鬼車+Unicodeの\[\[:print:\]\]はPOSIX流じゃないらしい
追記: どっちが正しいとかそういう話ではないので念のため...。
追記2: Technical ReportがAnnexとなっていたのを修正。
追記3: 微妙に誤解があった部分を修正。結論としては同じ。
id:ockeghem さんの、
「POSIX正規表現の[:print:]は改行やタブがマッチするかどうかがPerlとPHPで異なりますね。Perlはマッチしない、PHPはマッチする。

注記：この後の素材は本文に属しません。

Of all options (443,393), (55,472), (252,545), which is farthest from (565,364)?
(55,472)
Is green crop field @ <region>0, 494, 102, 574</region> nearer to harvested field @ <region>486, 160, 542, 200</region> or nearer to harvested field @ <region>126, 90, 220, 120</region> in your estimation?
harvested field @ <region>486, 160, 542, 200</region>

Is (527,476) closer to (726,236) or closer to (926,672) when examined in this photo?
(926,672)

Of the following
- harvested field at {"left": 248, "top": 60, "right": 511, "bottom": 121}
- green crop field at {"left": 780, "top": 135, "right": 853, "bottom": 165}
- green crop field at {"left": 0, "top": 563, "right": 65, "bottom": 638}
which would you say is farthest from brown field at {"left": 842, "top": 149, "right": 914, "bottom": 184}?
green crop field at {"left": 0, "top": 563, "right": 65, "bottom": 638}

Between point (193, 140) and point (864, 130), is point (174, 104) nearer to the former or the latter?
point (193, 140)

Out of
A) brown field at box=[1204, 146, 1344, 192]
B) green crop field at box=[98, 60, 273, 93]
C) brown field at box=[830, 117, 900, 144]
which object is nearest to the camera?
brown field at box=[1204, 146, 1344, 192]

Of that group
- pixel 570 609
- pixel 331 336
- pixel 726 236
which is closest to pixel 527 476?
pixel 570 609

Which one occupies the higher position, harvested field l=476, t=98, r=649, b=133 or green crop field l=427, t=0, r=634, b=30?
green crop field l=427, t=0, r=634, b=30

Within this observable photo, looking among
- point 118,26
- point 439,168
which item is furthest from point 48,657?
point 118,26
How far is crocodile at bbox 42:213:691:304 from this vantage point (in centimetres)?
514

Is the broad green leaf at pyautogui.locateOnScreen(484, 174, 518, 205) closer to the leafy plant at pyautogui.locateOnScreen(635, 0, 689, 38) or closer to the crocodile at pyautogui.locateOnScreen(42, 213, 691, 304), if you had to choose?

どっちが正しいんだ? 」というつぶやきを見て、いろいろ調べてみたんですが、
今回はPHPのせいじゃなかった
みたいなのでいろいろほっとしました。
さて、まずは試してみる
PHP:
<?php foreach (str_split("\x09\x0a\x0d a") as $c) { var_dump(ord($c)); echo "preg_match(): "; var_dump(preg_match("([[:print:]])u", $c)); echo "ereg(): "; var_dump(ereg("[[:print:]]", $c)); mb_regex_encoding("ASCII"); echo "[ASCII] mb_ereg(): "; var_dump(mb_ereg("[[:print:]]", $c)); mb_regex_encoding("UTF-8"); echo "[UTF-8] mb_ereg(): "; var_dump(mb_ereg("[[:print:]]", $c)); mb_regex_encoding("UTF-16"); echo "[UTF-16] mb_ereg(): "; var_dump(mb_ereg("\0[\0[\0:\0p\0r\0i\0n\0t\0:\0]\0]", "\0$c")); } ?>
Ruby:
"\x09\x0a\x0d a".each_char { |c| p c[0], c =~ /[[:print:]]/ }
Perl:
for (split(//, "\x09\x0a\x0d a")) { print ord, " ", 0+/[[:print:]]/, "\n" }
C:
echo '#include<stdio.h>~#include<regex.h>~main(){regex_t r;regcomp(&r,"^[[:print:]]",0);for(char*p="\x09\x0a\x0d a";*p;++p)printf("%d %d\n",*p,!regexec(&r,p,0,0,0));}' | tr '~' '\n' | gcc -std=c99 -xc - && ./a.out
PythonにはPOSIX正規表現的な文字クラスがないみたいだけど
for c in "\x09\x0a\x0d a": import re; print ord(c), re.match('[[:print:]]', c)
結果
PHP (5.2.9) の結果:
int(9) preg_match(): int(0) ereg(): bool(false) [ASCII] mb_ereg(): bool(false) [UTF-8] mb_ereg(): int(1) [UTF-16] mb_ereg(): int(1) int(10) preg_match(): int(0) ereg(): bool(false) [ASCII]] mb_ereg(): bool(false) [UTF-8] mb_ereg(): int(1) [UTF-16] mb_ereg(): int(1) int(13) preg_match(): int(0) ereg(): bool(false) [ASCII] mb_ereg(): bool(false) [UTF-8] mb_ereg(): int(1) [UTF-16] mb_ereg(): int(1) int(32) preg_match(): int(1) ereg(): int(1) [ASCII] mb_ereg(): int(1) [UTF-8] mb_ereg(): int(1) [UTF-16] mb_ereg(): int(1) int(97) preg_match(): int(1) ereg(): int(1) [ASCII] mb_ereg(): int(1) [UTF-8] mb_ereg(): int(1) [UTF-16] mb_ereg(): int(1)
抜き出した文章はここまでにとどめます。